Per chiarire questo aspetto: gli svolazzi virtuosistici tipici dell’era barocca, così diversi da quelli successivi, rinvenibili in epoca “classica” – più sobri ed eleganti – e in epoca romantica – tesi ad una forza emozionalmente funzionale all’espressione – erano una sorta di suggello di affinità culturale che nella varietà dell’improvvisazione cercava una via di fuga dalla standardizzazione esecutiva in modo da sollecitare la partecipazione reattiva del pubblico che, di fatto, si trovava a interagire coi cantanti influenzandone stile e condotta esecutiva. Il pubblico, segnalando le sue preferenze con reazioni immediate che influenzavano la condotta delle parti, tanto strumentali quanto vocali, determinava proprio quel senso di rituale di cui si parla, quello che definisce i contorni estetici d’una qualsiasi rappresentazione perché essa divenga fattore identitario. Culturale, di fatto.

Né più né meno di quanto avviene ancor oggi in certe rappresentazioni tradizionali, folcloriche, durante le quali il pubblico reagisce in funzione dell’esecuzione con commenti e risate, applausi o fischi, partecipando intensamente all’azione. Sottolineando le sue preferenze per un personaggio od un altro, il pubblico determina contestualmente anche l’organizzazione spaziale del luogo, evitando o annullando la rigida separazione fra spazio dell’azione e spazio dell’ascolto. Il teatro barocco era questo: uno spazio unico ed indiviso, nel quale pubblico, strumentisti e solista creavano congiuntamente uno spettacolo. Uno spettacolo mai stereotipato.

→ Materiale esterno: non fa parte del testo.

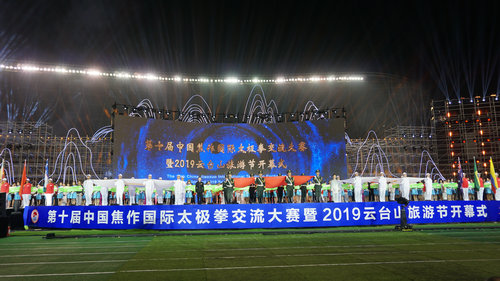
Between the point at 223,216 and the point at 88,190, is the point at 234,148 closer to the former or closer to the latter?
the point at 88,190

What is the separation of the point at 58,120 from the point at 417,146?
32689 millimetres

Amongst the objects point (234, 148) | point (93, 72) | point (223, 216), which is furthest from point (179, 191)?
point (93, 72)

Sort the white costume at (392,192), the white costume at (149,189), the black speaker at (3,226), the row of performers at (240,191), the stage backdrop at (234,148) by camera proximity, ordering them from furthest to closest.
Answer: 1. the stage backdrop at (234,148)
2. the white costume at (392,192)
3. the white costume at (149,189)
4. the row of performers at (240,191)
5. the black speaker at (3,226)

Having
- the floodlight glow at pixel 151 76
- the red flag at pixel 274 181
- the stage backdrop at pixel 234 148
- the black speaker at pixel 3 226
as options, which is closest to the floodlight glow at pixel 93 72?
the floodlight glow at pixel 151 76

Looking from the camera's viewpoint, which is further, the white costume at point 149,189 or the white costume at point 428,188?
the white costume at point 428,188

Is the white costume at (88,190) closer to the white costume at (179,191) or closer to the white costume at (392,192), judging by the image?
the white costume at (179,191)

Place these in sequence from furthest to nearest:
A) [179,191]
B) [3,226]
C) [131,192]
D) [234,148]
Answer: [234,148] → [131,192] → [179,191] → [3,226]

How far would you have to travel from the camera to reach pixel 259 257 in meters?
7.06

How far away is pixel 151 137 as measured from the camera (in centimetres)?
2375

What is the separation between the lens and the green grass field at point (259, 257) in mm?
5527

È solo successivamente, nel repertorio romantico – e già il termine “repertorio” dovrebbe indurre a riflessione –, che questa vitalità reattiva viene meno, di fatto annullata dalle trasformazioni avvenute non solo nella gestione dei palcoscenici ma anche, e soprattutto, dalla modalità d’esecuzione che tende sempre più a standardizzare e cristallizzare il fenomeno musicale. Fenomeno inteso letteralmente, come elemento fisico. La società stessa si cristallizza disponendosi in poli, modificando lo spazio del teatro e modificando di fatto lo spazio acustico. Intervenendo, alla fine, anche nel processo creativo. E, in questo concerto, apparentemente variegato, questa nuova forma di esperimento virtuosistico la si può apprezzare nei lavori costruiti “al quadrato”, come rilettura di pagine operistiche. Dalla vicinanza, come accade in questo impaginato, fra pagine d’epoca barocca e pagine d’epoca romantica si può constatare, direttamente dall’ascolto, quanto la cristallizzazione della spontaneità esecutiva tipica del primo dei due periodi si ritrovi come inquadrata, addomesticata quasi, in formule piacevoli ed accattivanti ma ormai lontane dal ricercare la complice partecipazione d’un pubblico che non è più parte del processo creativo-esecutivo, ma che è ormai (ri)dimensionato al ruolo di mero ascoltatore.           

Nei passaggi da uno stile ad un altro, da un’epoca ad un’altra, è la funzione stessa della «musique comme nécessité» ad essere mutata. Da musica nécessaire all’identità culturale d’una collettività che oltrepassava confini e regni (si pensi all’ubiquità transazionale del Barocco che troviamo dalla Svezia all’Italia meridionale, dal Portogallo alla Russia) a musica nécessaire all’identità sociale, prima ancora che culturale, d’una collettività ben definita spazialmente da confini e lingua (e si notino allora le specificità d’un Verdi e d’un Saint-Saëns, ormai nazionalisticamente identificate).

 

Pierpaolo Zurlo

Curiosando

1741

Il 19 dicembre, nel corso d’un’esplorazione in Siberia, muore il cartografo danese Vitus Bering, divenuto ormai ufficiale della Marina Imperiale russa. A distanza di pochi giorni, il 25 dicembre, lo svedese Anders Celsius elabora la celebre scala di misurazione della temperatura. 

1813   

Mentre Napoleone subisce, il 19 ottobre, a Lipsia, una clamorosa sconfitta che lo costringe a ritirarsi nei territori prima del Reno, al Regio Conservatorio di Musica di Milano viene adottato il “Trattato di armonia” di Bonifazio Asoli, dedicato proprio a Napoleone, Imperatore di Francia.

1921

Mentre Albert Einstein vince il Nobel per la Fisica e a Torino nasce il futuro imprenditore Gianni Agnelli, Adolf Hitler diventa leader del Partito Nazionalsocialista tedesco e nascono il Partito Comunista Italiano (a Livorno) e il Partito Nazionale Fascista (a Roma).